Much superior, to me anyway, is the less common but still acceptably formal “My pleasure.” At least that makes straightforward sense. It means basically that the person being thanked was happy to do whatever he or she is being thanked for. Once again, it is more applicable in some cases than others. If I changed a baby’s ripe, messy diaper, and the baby’s mom thanked me, to say it was my PLEASURE would be a lie, pure and simple.

Now, is the phrase “No problem” any better or worse? Actually I see it as slightly superior to the others. In the diaper scenario, it indicates that I was perfectly willing to do it–to say it was NO problem may be an exaggeration but far less of a flagrant lie. In the drowning person scenario, certainly the rescuer went to some–perhaps considerable–trouble, but “no problem” says the result was sufficiently positive to offset the effort. Interestingly, in Spanish the response to “Gracias” is “De nada” which means “It’s nothing.” In other words, “I do not consider it an inconvenience” or put another way, “No problem!”

Occasionally people have used the alternate phrase, “Don’t mention it” in place of you’re welcome. The intent is to say, again, it was a small thing, it was nothing, or “No problem.” However, it has a slightly negative edge that, if taken literally, means I prefer that you not do the very thing you just did–mention it.

So, I’m afraid all the pretentious types who consider any phrasing newer than the 1920’s uncouth will have to stifle themselves on this one. To the rest of you, no need to thank me. But if you do, hey, no problem.

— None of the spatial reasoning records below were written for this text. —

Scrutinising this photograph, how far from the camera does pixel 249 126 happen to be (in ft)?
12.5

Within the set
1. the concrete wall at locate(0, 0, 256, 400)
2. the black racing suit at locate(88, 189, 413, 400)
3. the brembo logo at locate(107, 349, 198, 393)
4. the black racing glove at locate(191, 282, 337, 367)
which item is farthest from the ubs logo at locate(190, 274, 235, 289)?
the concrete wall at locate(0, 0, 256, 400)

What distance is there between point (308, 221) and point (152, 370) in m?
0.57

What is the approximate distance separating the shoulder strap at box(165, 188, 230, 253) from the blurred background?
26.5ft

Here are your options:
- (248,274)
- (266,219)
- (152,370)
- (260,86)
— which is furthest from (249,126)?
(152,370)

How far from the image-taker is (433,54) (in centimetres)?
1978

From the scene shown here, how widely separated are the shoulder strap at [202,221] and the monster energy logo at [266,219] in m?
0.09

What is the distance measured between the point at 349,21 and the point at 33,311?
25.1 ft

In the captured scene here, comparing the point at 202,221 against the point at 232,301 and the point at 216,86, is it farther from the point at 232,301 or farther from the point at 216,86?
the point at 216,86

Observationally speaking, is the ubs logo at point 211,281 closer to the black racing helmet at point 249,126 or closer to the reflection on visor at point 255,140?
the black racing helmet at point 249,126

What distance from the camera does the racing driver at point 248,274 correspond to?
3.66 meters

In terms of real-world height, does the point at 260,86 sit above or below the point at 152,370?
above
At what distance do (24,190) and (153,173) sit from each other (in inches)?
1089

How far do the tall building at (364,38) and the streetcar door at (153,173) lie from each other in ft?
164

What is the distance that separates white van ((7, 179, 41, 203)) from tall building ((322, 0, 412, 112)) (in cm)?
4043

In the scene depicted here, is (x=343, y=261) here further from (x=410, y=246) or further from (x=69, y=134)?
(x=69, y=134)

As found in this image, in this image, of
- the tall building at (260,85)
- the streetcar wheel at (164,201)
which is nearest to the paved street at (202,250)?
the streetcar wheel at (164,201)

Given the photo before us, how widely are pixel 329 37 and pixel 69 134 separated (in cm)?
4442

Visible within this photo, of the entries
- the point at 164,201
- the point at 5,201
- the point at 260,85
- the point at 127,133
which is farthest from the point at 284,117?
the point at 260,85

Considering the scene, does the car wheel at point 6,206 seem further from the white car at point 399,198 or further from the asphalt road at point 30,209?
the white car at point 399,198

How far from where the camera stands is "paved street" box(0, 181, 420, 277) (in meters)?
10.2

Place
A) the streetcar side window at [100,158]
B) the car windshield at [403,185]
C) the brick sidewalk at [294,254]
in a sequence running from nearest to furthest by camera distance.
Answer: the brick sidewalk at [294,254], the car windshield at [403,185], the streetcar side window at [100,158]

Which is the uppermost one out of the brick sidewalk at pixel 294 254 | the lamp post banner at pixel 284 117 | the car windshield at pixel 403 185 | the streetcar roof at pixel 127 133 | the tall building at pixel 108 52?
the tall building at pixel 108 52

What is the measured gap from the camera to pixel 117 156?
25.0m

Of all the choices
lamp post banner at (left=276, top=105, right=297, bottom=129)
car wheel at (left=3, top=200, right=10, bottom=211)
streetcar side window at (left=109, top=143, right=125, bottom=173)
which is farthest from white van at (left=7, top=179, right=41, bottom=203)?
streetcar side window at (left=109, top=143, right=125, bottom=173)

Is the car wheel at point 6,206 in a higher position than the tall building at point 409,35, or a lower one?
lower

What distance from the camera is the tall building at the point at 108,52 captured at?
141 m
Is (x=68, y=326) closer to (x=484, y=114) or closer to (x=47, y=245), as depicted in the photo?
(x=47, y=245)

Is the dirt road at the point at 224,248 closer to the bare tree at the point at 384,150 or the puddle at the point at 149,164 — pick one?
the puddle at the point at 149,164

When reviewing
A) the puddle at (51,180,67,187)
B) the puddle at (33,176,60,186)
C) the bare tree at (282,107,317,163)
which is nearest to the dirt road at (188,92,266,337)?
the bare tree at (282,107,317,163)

That same advice column once had a reader complain that someone who had offended them said, “I owe you an apology” but then left it at that. The issue was that the offended person felt an apology had not happened until the person stated directly, “I’m sorry” or “I apologize” (or, I suppose, “Please forgive me”). Again, the advice columnist agreed. I, however, do not. In this world of entitlement and victim-mentality it is a rare person who will buck up the courage to volunteer any sort of apologetic expression to someone else, regardless of the offense. To admit, “I owe you an apology” is a pretty big step for most people. To skewer them on a technicality because they didn’t reconstruct the sentence properly is to look for a reason to hold a grudge.

All of which brings to mind a bit of irony I heard once. A distraught person recounting a difficult encounter with someone: “Maybe what I said sounds harsh but, I’m sorry, I’m just not going to apologize.”